## The multi-armed bandit
In this workbook, I will follow the tutorial built by Arthur Juliani to build build a policy-gradient based agent that can solve the multi-armed bandit problem.

In [1]:
import tensorflow as tf 
import numpy as np

# The Bandits
We define our bandits. For this example we are using a four-armed bandit. The pullBandit function generates a random number from a normal distribution with a mean of 0. THe loer the bandit number, the more likely a positive reward will be returned. We want our agent to learn to always choose the bandit that will give that positive reward

In [5]:
# Define Bandits 
bandits = [0.2 , 0, -0.2, -5]
num_bandits = len(bandits)
# Define a function to perform "Pull Bandits"
def pullBandit(bandit):
    # Get a random pull number
    result = np.random.randn(1)
    if result > bandit:
    # Return a positive reward.
        return 1
    else:
        return -1
    

## The Agent
In the following section, we will a simple neural agent. It consists of a set of values for each of the bandits. Each value is an estimate of the value of the return from choosing the bandit. We use a policy gradient methond to update the agent by moving the value for the selected action toward the recived reward.

In [14]:
tf.reset_default_graph()

# Define weight and threshold to choose action 
weights = tf.Variable(tf.ones([num_bandits]))
chosen_action = tf.argmax(weights, 0)

# define tensor for reward and action 
reward_holder = tf.placeholder(shape=[1], dtype=tf.float32)
action_holder = tf.placeholder(shape=[1], dtype=tf.int32)

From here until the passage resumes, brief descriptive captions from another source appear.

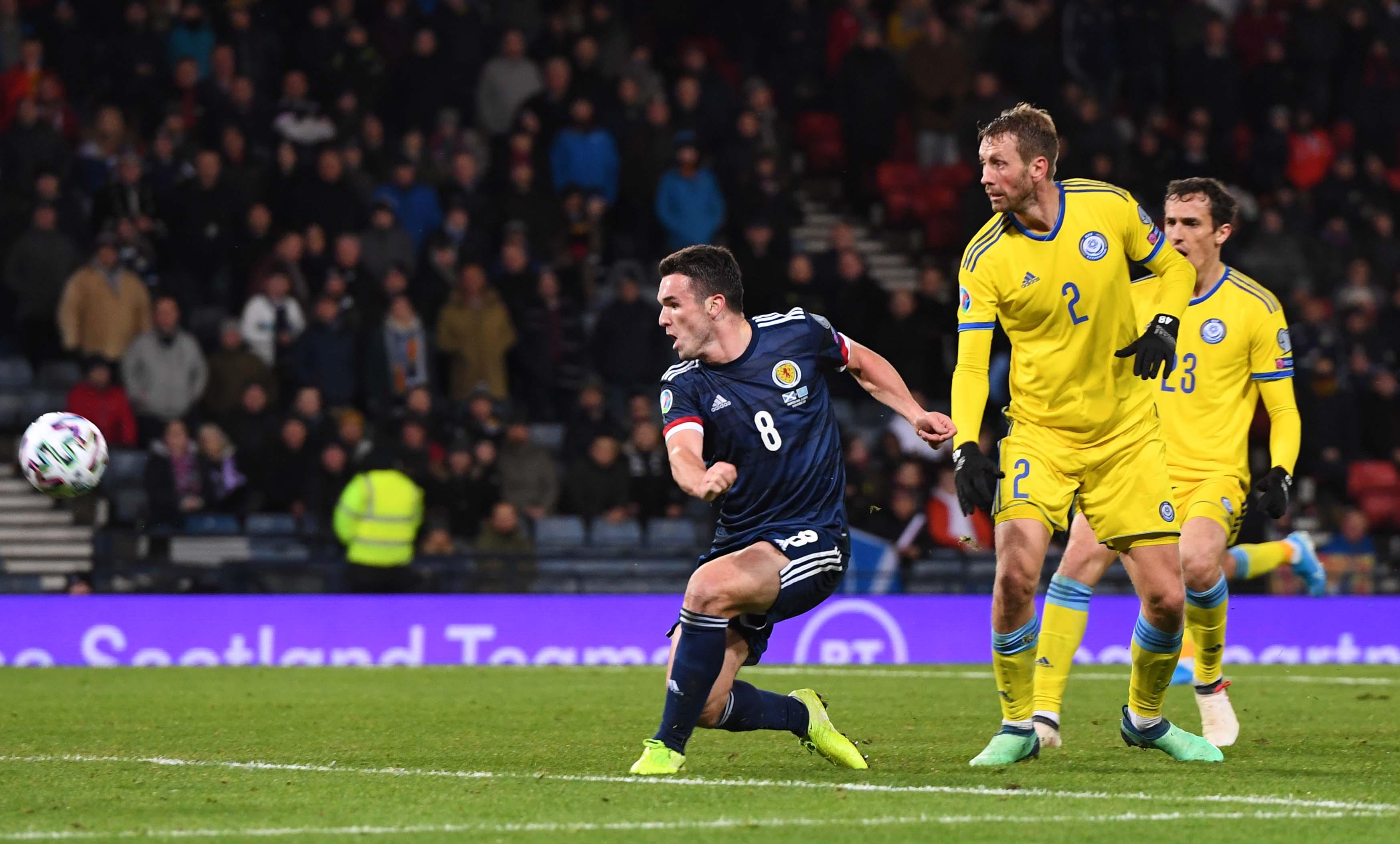 John McGinn makes it 3-1 during the UEFA European Championship Qualifier between Scotland and Kazakhstan at Hampden Park.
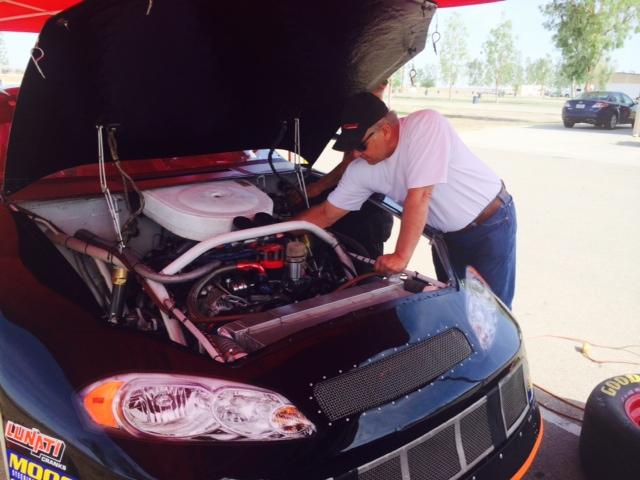 JSR Team Manager John Krebs does some carb tuning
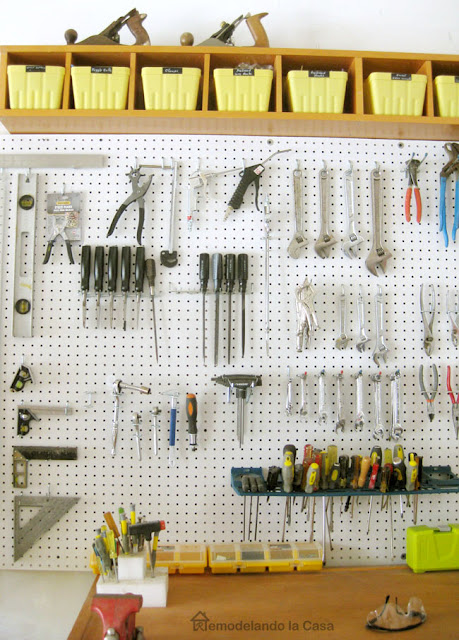 pegboard full of tools in the garage above bench with screwdrivers and containers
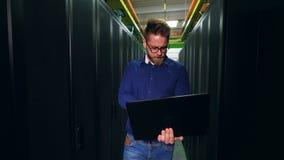 人检查机架与计算机在数据中心,与膝上型计算机一起使用 工作在现代数据的服务器技术员 股票录像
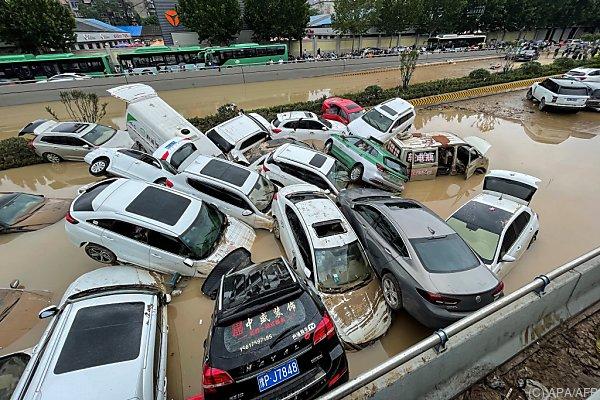 Auf dem Bild sieht man Autos, die von der Überschwemmung ineinander verkeilt wurden.
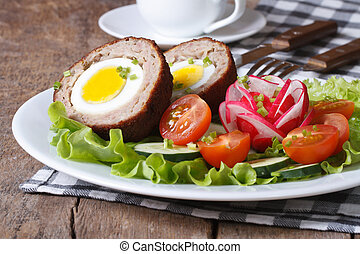 Scotch eggs with salad of fresh vegetables on a plate. ...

# define corresponding weight
responsible_weight = tf.slice(weights, action_holder,[1])
loss = -(tf.log(responsible_weight) * reward_holder)
optimizer = tf.train.GradientDescentOptimizer(learning_rate = 0.001)
update = optimizer.minimize(loss)

## The Agent Train

In [15]:
total_epoc = 1000 # Set total number of epo to train agent on
total_reward = np.zeros(num_bandits) # Set Scoreboard for bandits to 0.
e = 0.1 #Set the change of taking a random action

init = tf.global_variables_initializer()
with tf.Session() as sess:
    sess.run(init)
    i = 0 
    while i < total_epoc:
        
        # Choose either a random action or one from the network
        if np.random.rand(1) < e:
            action = np.random.randint(num_bandits)
        else:
            action = sess.run(chosen_action)
        
        # Get reward from the selected bandits
        reward = pullBandit(bandits[action]) 
        
        # update the network
        _,resp, ww = sess.run([update,responsible_weight, weights], feed_dict={reward_holder: [reward], action_holder: [action]})
        
        # Update the reward 
        total_reward[action] += reward
        
        if i % 50 == 0:
            print ("Running reward for the " + str(num_bandits) + " bandits: " + str(total_reward))
        i+=1
print ("The agent thinks bandit " + str(np.argmax(ww)+1) + " is the most promising....")
if np.argmax(ww) == np.argmax(-np.array(bandits)):
    print ("...and it was right!")
else:
    print ("...and it was wrong!")
        

Running reward for the 4 bandits: [-1.  0.  0.  0.]
Running reward for the 4 bandits: [  0.  -2.  -1.  40.]
Running reward for the 4 bandits: [ -1.  -3.   0.  87.]
Running reward for the 4 bandits: [  -1.   -5.    1.  132.]
Running reward for the 4 bandits: [  -1.   -5.    2.  177.]
Running reward for the 4 bandits: [  -1.   -5.    3.  226.]
Running reward for the 4 bandits: [  -1.   -5.    4.  273.]
Running reward for the 4 bandits: [   1.   -5.    6.  317.]
Running reward for the 4 bandits: [   2.   -4.    6.  365.]
Running reward for the 4 bandits: [   2.   -5.    6.  410.]
Running reward for the 4 bandits: [   3.   -5.    7.  458.]
Running reward for the 4 bandits: [   2.   -5.    8.  506.]
Running reward for the 4 bandits: [   2.   -4.    9.  550.]
Running reward for the 4 bandits: [   2.   -4.   10.  597.]
Running reward for the 4 bandits: [   0.   -6.   10.  643.]
Running reward for the 4 bandits: [   0.   -3.   12.  686.]
Running reward for the 4 bandits: [   0.   -3.   12.  73